Monday, July 7, 2014

Sideways



Some stars disappear when you look at them straight on. Pale glints in your peripheral vision when you look up, they slide into blackness when you turn your eyes toward them. The issue is in our eyes: the cones concentrated in the central part of the cornea—the part we use when we look at something head-on—do not pick up the dim light that the rods around the edges of the cornea do. Regardless of the constancy of what we're looking at, we are stuck with what our eyes can see: stars-like-phantoms. They must be approached sideways, and gently.

It’s not just stars, though.

It’s something I’ve been thinking about for months—the sideways-ness of things.

It is ever-present in teaching, especially so for me this past year, working with a small group of children every day. Threaded all through the process of learning violin are other things: how we treat one another, how we handle problems, how we respond to frustration. How we show love and respect and kindness. How we create and respond to beauty. How we learn to discipline our fingers, our ears, our mouths, our minds. How we simply learn one another and build relationships—complicated, real, and gritty.

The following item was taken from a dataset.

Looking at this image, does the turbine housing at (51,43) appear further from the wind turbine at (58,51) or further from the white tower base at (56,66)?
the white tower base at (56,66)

This is why I find it hard to write about teaching. It is personal, ongoing, complex. It is also universal. The fact that I can focus on one thing—learning to play violin—is very helpful, because I can rule out Everything Else. Except I draw on Everything Else to do it—faith, psychology, physics, storytelling, eating Dorito’s—everything. And then of course it turns out that learning violin touches everything else. Try to nail the whole thing down, narrow it, look at it too directly, and you start to lose sight of certain things. Sometimes you have no choice but to approach sideways, gently.

It’s fair, I think, to start wondering which is the true artthe direct work or the sideways, the music or the people working on the music? It’s both things at once of course, but it’s worth considering what you might see when you shift your focus, and what is most important to you to see in the end.